Skynet Skynet - Router Firewall & Security Enhancements

[Butterfly Bones]

Hi @Adamm

This is the output of a banmalware update on my AC68U with last beta firmare 384.9_beta1

Downloading filter.list         | [0s]
Refreshing Whitelists           | /opt/bin/firewall: line 4816: can't fork
/opt/bin/firewall: line 4816: can't fork
/opt/bin/firewall: line 4816: can't fork
[12s]
Consolidating Blacklist         | [24s]
Filtering IPv4 Addresses        | [9s]
Filtering IPv4 Ranges           | [0s]
Applying New Blacklist          | [13s]
Refreshing AiProtect Bans       | [0s]
Saving Changes                  | [8s]

what could be the cause of the message "/opt/bin/firewall: line 4816: can't fork"?

thanks
Jan 23 02:25:25 Skynet: [#] 3751 IPs (-145146) -- 27719 Ranges Banned (-1669) || 16231 Inbound -- 446 Outbound Connections Blocked! [banmalware] [25s]

I had the same thing happen today, it was the same 'Refreshing Whitelists' part of the script.
It is running out of memory to allow the process to fork.
I stopped running other sessions to free up some memory to allow the refresh to complete.
(I actually stopped running the 'Log Filter' in AB-Solution which I normally run in one session in 'Xshell 6' and a 'htop' running in another session in 'Xshell 6'. )

I have a swap file setup and this has previously been enough to allow 'banmalware update' to run.
I suspect that as Skynet is developing more and more features etc the memory required to perform some actions is increasing.

Yes, I get it as well. After my AC86U (512 swap file) running non-stop for more than two weeks I will get the same. I check the banmalware update line later in the morning and see something like this:

Jan 23 02:25:25 Skynet: [#] 3751 IPs (-145146) -- 27719 Ranges Banned (-1669) || 16231 Inbound -- 446 Outbound Connections Blocked! [banmalware] [52s]

I manually run banwalware update and get something like this:

[$] /jffs/scripts/firewall banmalware 
==================================
[i] Downloading filter.list         | [0s]
[i] Refreshing Whitelists           | /jffs/scripts/firewall: line 4518: can't fork
/jffs/scripts/firewall: line 4518: can't fork
/jffs/scripts/firewall: line 4518: can't fork
/jffs/scripts/firewall: line 4518: can't fork
/jffs/scripts/firewall: line 4518: can't fork
/jffs/scripts/firewall: line 4518: can't fork
/jffs/scripts/firewall: line 4518: can't fork
/jffs/scripts/firewall: line 4518: can't fork
/jffs/scripts/firewall: line 4518: can't fork
/jffs/scripts/firewall: line 4518: can't fork
/jffs/scripts/firewall: line 4518: can't fork
/jffs/scripts/firewall: line 4518: can't fork
/jffs/scripts/firewall: line 4518: can't fork
/jffs/scripts/firewall: line 4518: can't fork
/jffs/scripts/firewall: line 4518: can't fork
/jffs/scripts/firewall: line 4518: can't fork
/jffs/scripts/firewall: line 4518: can't fork
/jffs/scripts/firewall: line 4518: can't fork
/jffs/scripts/firewall: line 4518: can't fork
/jffs/scripts/firewall: line 4518: can't fork
[1s]
[i] Consolidating Blacklist         | [11s]
[i] Filtering IPv4 Addresses        | [2s]
[i] Filtering IPv4 Ranges           | [0s]
[i] Applying New Blacklist          | [3s]
[i] Refreshing AiProtect Bans       | [0s]
[i] Saving Changes                  | [3s]

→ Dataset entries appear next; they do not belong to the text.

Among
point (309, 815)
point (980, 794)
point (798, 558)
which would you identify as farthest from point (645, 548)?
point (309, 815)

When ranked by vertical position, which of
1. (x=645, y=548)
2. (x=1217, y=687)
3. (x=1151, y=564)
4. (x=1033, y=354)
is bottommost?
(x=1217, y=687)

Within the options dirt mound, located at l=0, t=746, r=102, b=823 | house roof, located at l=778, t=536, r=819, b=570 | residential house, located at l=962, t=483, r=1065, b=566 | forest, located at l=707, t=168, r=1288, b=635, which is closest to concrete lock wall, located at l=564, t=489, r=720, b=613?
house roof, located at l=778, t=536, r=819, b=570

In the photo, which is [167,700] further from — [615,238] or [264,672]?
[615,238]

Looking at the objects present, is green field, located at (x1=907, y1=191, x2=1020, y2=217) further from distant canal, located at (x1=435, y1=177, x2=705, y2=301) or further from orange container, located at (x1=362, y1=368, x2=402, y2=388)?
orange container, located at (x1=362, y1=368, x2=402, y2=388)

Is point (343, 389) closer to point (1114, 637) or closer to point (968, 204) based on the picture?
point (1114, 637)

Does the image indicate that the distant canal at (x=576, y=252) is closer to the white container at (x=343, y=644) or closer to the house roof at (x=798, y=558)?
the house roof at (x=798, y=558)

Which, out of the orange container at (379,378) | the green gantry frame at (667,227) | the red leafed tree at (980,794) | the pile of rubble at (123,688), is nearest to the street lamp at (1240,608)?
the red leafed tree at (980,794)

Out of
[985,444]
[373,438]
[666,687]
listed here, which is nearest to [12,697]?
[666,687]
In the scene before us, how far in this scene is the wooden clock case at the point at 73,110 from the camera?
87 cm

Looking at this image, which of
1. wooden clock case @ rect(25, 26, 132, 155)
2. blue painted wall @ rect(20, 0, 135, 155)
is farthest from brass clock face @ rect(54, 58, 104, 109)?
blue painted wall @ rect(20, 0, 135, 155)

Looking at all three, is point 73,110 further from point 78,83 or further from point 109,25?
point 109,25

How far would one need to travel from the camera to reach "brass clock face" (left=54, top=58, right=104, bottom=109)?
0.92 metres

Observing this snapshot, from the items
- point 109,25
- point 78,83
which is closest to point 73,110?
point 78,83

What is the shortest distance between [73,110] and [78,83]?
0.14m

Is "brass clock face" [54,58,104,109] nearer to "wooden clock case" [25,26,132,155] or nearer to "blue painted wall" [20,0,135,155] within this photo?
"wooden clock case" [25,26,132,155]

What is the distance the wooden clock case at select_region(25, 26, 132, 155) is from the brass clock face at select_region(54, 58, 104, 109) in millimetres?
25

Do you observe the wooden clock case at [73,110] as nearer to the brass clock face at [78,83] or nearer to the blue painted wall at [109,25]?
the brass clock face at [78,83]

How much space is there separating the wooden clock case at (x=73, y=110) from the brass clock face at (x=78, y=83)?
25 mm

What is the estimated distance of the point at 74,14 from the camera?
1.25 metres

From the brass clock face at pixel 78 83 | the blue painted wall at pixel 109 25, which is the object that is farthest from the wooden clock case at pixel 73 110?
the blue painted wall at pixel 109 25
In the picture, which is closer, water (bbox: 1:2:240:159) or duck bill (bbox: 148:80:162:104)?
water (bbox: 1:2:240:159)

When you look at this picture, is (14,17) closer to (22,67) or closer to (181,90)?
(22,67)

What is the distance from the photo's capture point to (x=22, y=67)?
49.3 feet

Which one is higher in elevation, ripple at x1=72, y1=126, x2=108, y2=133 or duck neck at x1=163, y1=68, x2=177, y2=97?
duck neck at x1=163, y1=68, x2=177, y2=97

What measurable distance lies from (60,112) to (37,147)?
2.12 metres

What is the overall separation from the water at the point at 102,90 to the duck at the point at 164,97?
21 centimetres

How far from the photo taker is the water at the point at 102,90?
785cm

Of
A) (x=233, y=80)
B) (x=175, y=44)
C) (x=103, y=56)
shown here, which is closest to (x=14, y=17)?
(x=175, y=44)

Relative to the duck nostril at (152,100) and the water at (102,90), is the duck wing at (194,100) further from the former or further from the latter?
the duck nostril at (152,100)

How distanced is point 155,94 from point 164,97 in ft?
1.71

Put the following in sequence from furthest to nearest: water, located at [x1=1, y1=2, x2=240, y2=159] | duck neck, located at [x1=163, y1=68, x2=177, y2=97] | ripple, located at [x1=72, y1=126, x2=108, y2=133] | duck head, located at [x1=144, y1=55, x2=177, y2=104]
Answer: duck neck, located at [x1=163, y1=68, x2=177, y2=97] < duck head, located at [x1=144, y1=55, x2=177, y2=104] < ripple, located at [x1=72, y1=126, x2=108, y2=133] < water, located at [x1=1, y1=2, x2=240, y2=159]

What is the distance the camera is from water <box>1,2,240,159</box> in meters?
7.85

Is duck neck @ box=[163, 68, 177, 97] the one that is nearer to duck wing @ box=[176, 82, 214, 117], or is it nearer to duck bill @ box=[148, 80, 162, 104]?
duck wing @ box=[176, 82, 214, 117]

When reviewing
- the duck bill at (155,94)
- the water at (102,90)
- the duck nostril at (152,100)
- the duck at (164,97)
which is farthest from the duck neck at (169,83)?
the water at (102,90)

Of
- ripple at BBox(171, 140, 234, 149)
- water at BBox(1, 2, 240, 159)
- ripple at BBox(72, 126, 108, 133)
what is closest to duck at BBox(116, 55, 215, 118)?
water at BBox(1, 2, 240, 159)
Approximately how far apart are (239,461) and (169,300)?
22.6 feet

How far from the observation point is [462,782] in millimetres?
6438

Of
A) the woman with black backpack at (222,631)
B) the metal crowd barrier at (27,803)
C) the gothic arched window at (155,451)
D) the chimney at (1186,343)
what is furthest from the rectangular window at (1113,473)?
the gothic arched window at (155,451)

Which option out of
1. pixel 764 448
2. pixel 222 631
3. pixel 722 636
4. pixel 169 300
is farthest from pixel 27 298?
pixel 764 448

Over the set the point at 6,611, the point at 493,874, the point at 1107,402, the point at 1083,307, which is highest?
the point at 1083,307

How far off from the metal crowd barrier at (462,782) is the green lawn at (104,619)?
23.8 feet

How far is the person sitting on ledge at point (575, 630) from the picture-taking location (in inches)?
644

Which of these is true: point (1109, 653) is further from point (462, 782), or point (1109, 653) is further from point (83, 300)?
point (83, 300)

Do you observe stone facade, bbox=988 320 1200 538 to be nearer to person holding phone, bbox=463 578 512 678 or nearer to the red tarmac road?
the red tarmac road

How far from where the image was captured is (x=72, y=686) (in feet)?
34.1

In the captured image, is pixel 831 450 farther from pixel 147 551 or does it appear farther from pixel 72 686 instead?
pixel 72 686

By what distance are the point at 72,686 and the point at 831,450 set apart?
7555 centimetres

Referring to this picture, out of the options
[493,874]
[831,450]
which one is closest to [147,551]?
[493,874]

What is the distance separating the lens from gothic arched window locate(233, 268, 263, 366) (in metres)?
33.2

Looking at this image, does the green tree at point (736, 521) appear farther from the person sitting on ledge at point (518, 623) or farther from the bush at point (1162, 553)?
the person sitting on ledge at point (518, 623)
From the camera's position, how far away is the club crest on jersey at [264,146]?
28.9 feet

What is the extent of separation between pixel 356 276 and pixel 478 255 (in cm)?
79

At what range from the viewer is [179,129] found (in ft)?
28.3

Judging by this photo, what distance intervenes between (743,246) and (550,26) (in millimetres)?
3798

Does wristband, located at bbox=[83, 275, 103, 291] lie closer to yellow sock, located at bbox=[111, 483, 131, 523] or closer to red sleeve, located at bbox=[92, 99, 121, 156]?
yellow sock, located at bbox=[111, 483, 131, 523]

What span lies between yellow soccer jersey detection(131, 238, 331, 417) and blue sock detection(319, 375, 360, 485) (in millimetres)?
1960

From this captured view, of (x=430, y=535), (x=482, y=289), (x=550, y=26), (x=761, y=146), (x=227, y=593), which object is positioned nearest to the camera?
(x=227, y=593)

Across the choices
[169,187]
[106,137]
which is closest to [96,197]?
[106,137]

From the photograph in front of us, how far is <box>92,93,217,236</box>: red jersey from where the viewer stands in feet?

Then I reboot the router and run banmalware update again, and it takes less than 20 seconds!

I have seen comments from posters about memory leaks, and they are not confirmed, but I know the AC86U has some quirks, like this for instance. I just setup a cron to run a scheduled reboot once a week (noting reports of the GUI Scheduled reboot not doing a proper umount of the USB disks). I'll see if this solved the "can't fork" leprechaun.

 

[Jack Yaz]

I’m beginning to wonder if Colin Taylor and I are the only 2 Poms here.

Ahem, I hail from Croydon but now live in Cambridge

 

[martinr]

Ahem, I hail from Croydon but now live in Cambridge

I remember now: £600 to have your clutch fixed. Something I’m sure you’d rather forget.

 

[Jack Yaz]

I remember now: £600 to have your clutch fixed. Something I’m sure you’d rather forget.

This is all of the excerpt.